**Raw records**
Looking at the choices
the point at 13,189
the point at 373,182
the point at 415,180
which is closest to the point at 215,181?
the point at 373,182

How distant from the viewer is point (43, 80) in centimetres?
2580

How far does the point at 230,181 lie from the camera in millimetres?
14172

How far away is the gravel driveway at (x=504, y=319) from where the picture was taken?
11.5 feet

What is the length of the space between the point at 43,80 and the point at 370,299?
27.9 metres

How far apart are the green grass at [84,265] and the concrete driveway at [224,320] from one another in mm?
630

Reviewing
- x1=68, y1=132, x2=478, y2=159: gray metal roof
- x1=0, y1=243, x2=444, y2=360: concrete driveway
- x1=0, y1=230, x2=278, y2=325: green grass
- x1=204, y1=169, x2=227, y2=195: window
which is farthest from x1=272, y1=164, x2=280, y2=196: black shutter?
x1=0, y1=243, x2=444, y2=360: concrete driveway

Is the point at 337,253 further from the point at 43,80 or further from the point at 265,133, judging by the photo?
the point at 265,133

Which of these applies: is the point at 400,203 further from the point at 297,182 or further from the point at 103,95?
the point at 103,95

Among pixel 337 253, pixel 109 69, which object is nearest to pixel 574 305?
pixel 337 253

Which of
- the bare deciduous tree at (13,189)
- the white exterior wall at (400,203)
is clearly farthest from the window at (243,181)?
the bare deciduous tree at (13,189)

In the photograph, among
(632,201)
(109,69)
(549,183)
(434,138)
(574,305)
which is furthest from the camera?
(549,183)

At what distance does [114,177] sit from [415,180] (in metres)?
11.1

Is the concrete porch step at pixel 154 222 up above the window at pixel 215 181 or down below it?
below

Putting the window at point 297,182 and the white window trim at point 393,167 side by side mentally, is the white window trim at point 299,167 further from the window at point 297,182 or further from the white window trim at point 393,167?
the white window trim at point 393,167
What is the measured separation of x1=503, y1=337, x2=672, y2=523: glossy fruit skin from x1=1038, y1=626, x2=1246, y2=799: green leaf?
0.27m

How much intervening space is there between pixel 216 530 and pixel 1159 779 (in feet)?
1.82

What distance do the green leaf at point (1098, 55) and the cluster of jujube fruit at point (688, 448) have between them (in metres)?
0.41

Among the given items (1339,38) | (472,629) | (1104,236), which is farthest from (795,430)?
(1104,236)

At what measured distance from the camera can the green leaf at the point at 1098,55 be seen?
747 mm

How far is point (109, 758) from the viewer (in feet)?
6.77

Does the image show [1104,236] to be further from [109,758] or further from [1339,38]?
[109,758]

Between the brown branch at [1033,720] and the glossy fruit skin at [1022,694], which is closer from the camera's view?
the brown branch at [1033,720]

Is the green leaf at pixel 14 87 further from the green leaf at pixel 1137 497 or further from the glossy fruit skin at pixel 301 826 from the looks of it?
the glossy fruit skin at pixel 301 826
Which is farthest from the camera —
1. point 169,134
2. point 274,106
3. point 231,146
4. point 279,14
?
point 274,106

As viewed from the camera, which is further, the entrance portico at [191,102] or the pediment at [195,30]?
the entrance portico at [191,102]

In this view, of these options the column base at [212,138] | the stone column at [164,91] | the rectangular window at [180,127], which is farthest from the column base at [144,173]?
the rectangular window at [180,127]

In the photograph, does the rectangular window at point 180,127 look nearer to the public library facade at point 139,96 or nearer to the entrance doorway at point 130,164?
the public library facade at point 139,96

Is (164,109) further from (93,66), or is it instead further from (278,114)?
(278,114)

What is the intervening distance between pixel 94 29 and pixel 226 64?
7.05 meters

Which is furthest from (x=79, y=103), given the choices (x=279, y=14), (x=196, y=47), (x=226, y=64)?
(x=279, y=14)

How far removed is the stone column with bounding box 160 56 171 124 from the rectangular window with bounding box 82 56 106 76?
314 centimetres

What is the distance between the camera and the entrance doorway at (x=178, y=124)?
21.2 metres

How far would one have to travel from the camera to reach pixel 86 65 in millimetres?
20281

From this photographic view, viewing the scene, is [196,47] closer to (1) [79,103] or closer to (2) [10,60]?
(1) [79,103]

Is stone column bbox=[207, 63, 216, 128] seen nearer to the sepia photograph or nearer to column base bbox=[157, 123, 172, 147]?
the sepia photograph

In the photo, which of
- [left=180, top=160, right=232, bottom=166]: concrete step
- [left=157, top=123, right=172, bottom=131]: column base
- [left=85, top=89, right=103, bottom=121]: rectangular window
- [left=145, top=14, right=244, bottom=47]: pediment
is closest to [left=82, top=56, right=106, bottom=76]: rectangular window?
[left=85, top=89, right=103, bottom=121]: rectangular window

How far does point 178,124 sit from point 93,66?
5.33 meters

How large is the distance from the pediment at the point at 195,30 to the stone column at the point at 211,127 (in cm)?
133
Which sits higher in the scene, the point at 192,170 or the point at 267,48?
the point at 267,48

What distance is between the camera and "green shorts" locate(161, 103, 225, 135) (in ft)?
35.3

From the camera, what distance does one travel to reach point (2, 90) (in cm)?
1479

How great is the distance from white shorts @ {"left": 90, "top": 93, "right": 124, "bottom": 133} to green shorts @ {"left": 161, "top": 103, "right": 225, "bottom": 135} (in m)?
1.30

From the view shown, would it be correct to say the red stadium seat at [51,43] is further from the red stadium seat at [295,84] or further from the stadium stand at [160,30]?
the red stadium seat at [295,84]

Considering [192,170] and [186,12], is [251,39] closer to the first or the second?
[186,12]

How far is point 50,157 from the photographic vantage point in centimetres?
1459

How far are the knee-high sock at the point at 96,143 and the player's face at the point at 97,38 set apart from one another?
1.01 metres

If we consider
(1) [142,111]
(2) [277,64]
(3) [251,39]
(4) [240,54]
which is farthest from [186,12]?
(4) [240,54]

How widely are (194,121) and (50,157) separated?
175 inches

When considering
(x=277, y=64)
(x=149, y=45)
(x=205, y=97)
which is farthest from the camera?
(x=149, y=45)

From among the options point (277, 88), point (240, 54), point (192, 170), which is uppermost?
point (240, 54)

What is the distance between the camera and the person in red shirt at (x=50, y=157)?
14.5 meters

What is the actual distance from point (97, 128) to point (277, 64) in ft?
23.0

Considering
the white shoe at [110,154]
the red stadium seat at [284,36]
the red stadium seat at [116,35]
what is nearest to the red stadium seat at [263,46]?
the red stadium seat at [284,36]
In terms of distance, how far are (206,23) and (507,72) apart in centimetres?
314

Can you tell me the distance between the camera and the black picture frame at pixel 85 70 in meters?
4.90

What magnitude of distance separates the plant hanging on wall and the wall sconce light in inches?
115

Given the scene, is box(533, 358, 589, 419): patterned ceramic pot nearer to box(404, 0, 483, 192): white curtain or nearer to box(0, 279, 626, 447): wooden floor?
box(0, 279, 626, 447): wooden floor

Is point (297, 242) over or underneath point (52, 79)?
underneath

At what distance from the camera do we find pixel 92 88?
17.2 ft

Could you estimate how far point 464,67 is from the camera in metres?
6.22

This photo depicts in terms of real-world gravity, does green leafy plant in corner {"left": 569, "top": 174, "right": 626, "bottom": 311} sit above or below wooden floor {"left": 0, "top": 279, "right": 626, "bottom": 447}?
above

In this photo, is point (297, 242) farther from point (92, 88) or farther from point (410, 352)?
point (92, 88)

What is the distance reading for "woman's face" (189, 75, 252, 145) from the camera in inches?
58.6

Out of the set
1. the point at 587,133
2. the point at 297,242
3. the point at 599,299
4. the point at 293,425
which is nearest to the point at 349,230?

**Request**
Transcribe the material exactly as it reads.

**Final result**
Looking at the choices
the point at 13,189
the point at 373,182
the point at 415,180
which is closest to the point at 215,181?
the point at 373,182

How distant from the viewer is point (43, 80) in centimetres?
2580

How far does the point at 230,181 lie from the camera in millimetres?
14172

How far away is the gravel driveway at (x=504, y=319) from where the picture was taken?
11.5 feet

What is the length of the space between the point at 43,80 and the point at 370,299?
27.9 metres

How far apart are the green grass at [84,265] and the concrete driveway at [224,320] from one another in mm?
630

Reviewing
- x1=68, y1=132, x2=478, y2=159: gray metal roof
- x1=0, y1=243, x2=444, y2=360: concrete driveway
- x1=0, y1=230, x2=278, y2=325: green grass
- x1=204, y1=169, x2=227, y2=195: window
which is farthest from x1=272, y1=164, x2=280, y2=196: black shutter?
x1=0, y1=243, x2=444, y2=360: concrete driveway

Is the point at 337,253 further from the point at 43,80 or further from the point at 265,133, judging by the photo?
the point at 265,133

Which of these applies: is the point at 400,203 further from the point at 297,182 or further from the point at 103,95?
the point at 103,95

Among pixel 337 253, pixel 109 69, which object is nearest to pixel 574 305?
pixel 337 253

Which of
- the bare deciduous tree at (13,189)
- the white exterior wall at (400,203)
is clearly farthest from the window at (243,181)?
the bare deciduous tree at (13,189)

In the photograph, among
(632,201)
(109,69)
(549,183)
(434,138)
(574,305)
which is furthest from the camera?
(549,183)

At what distance does [114,177] sit from [415,180] (in metres)?
11.1

Is the concrete porch step at pixel 154 222 up above the window at pixel 215 181 or down below it?
below

Putting the window at point 297,182 and the white window trim at point 393,167 side by side mentally, is the white window trim at point 299,167 further from the window at point 297,182 or further from the white window trim at point 393,167?
the white window trim at point 393,167
What is the measured separation of x1=503, y1=337, x2=672, y2=523: glossy fruit skin from x1=1038, y1=626, x2=1246, y2=799: green leaf?
0.27m

How much intervening space is there between pixel 216 530 and pixel 1159 779 (in feet)?
1.82

What distance do the green leaf at point (1098, 55) and the cluster of jujube fruit at point (688, 448) have between them (in metres)?
0.41

Among the given items (1339,38) | (472,629) | (1104,236), which is farthest from (795,430)?
(1104,236)

At what measured distance from the camera can the green leaf at the point at 1098,55 be seen?
747 mm

How far is point (109, 758) from the viewer (in feet)?
6.77

Does the image show [1104,236] to be further from [109,758] or further from [1339,38]?
[109,758]

Between the brown branch at [1033,720] and the glossy fruit skin at [1022,694], which is closer from the camera's view?
the brown branch at [1033,720]

Is the green leaf at pixel 14 87 further from the green leaf at pixel 1137 497 or further from the glossy fruit skin at pixel 301 826 from the looks of it?
the glossy fruit skin at pixel 301 826
Which is farthest from the camera —
1. point 169,134
2. point 274,106
3. point 231,146
4. point 279,14
?
point 274,106

As viewed from the camera, which is further, the entrance portico at [191,102] or the pediment at [195,30]?
the entrance portico at [191,102]

In this view, of these options the column base at [212,138] | the stone column at [164,91] | the rectangular window at [180,127], which is farthest from the column base at [144,173]?
the rectangular window at [180,127]

In the photograph, does the rectangular window at point 180,127 look nearer to the public library facade at point 139,96 or nearer to the entrance doorway at point 130,164?
the public library facade at point 139,96

Is (164,109) further from (93,66), or is it instead further from (278,114)?
(278,114)

What is the intervening distance between pixel 94 29 and pixel 226 64?
7.05 meters

Which is furthest from (x=79, y=103), given the choices (x=279, y=14), (x=196, y=47), (x=226, y=64)?
(x=279, y=14)

How far removed is the stone column with bounding box 160 56 171 124 from the rectangular window with bounding box 82 56 106 76?
314 centimetres

What is the distance between the camera and the entrance doorway at (x=178, y=124)?
21.2 metres

How far would one have to travel from the camera to reach pixel 86 65 in millimetres?
20281

From this photographic view, viewing the scene, is [196,47] closer to (1) [79,103] or closer to (2) [10,60]?
(1) [79,103]

Is stone column bbox=[207, 63, 216, 128] seen nearer to the sepia photograph or nearer to column base bbox=[157, 123, 172, 147]?
the sepia photograph

In the photo, which of
- [left=180, top=160, right=232, bottom=166]: concrete step
- [left=157, top=123, right=172, bottom=131]: column base
- [left=85, top=89, right=103, bottom=121]: rectangular window
- [left=145, top=14, right=244, bottom=47]: pediment
is closest to [left=82, top=56, right=106, bottom=76]: rectangular window?
[left=85, top=89, right=103, bottom=121]: rectangular window

How far does point 178,124 sit from point 93,66?
5.33 meters

How large is the distance from the pediment at the point at 195,30 to the stone column at the point at 211,127 (in cm)?
133
Which sits higher in the scene, the point at 192,170 or the point at 267,48?
the point at 267,48

What distance is between the camera and "green shorts" locate(161, 103, 225, 135) (in ft)?
35.3

From the camera, what distance does one travel to reach point (2, 90) (in cm)?
1479

How great is the distance from white shorts @ {"left": 90, "top": 93, "right": 124, "bottom": 133} to green shorts @ {"left": 161, "top": 103, "right": 225, "bottom": 135} (in m)?
1.30

From the view shown, would it be correct to say the red stadium seat at [51,43] is further from the red stadium seat at [295,84] or further from the stadium stand at [160,30]?
the red stadium seat at [295,84]

Considering [192,170] and [186,12], is [251,39] closer to the first or the second?
[186,12]

How far is point 50,157 from the photographic vantage point in centimetres?
1459

How far are the knee-high sock at the point at 96,143 and the player's face at the point at 97,38 set apart from one another?
1.01 metres

If we consider
(1) [142,111]
(2) [277,64]
(3) [251,39]
(4) [240,54]
which is farthest from [186,12]?
(4) [240,54]

How widely are (194,121) and (50,157) separated?
175 inches

When considering
(x=277, y=64)
(x=149, y=45)
(x=205, y=97)
which is farthest from the camera?
(x=149, y=45)

From among the options point (277, 88), point (240, 54), point (192, 170), which is uppermost?
point (240, 54)

What is the distance between the camera and the person in red shirt at (x=50, y=157)?
14.5 meters

What is the actual distance from point (97, 128) to point (277, 64) in ft?
23.0

Considering
the white shoe at [110,154]
the red stadium seat at [284,36]
the red stadium seat at [116,35]
what is nearest to the red stadium seat at [263,46]?
the red stadium seat at [284,36]
In terms of distance, how far are (206,23) and (507,72) apart in centimetres?
314

Can you tell me the distance between the camera and the black picture frame at pixel 85 70 in meters?
4.90

What magnitude of distance separates the plant hanging on wall and the wall sconce light in inches?
115

Given the scene, is box(533, 358, 589, 419): patterned ceramic pot nearer to box(404, 0, 483, 192): white curtain or nearer to box(0, 279, 626, 447): wooden floor?
box(0, 279, 626, 447): wooden floor

Is point (297, 242) over or underneath point (52, 79)?
underneath

At what distance from the camera do we find pixel 92 88?
17.2 ft

Could you estimate how far point 464,67 is from the camera in metres?
6.22

This photo depicts in terms of real-world gravity, does green leafy plant in corner {"left": 569, "top": 174, "right": 626, "bottom": 311} sit above or below wooden floor {"left": 0, "top": 279, "right": 626, "bottom": 447}?
above

In this photo, is point (297, 242) farther from point (92, 88) or farther from point (410, 352)?
point (92, 88)

What is the distance reading for "woman's face" (189, 75, 252, 145) from the camera in inches?
58.6

Out of the set
1. the point at 587,133
2. the point at 297,242
3. the point at 599,299
4. the point at 293,425
which is nearest to the point at 349,230?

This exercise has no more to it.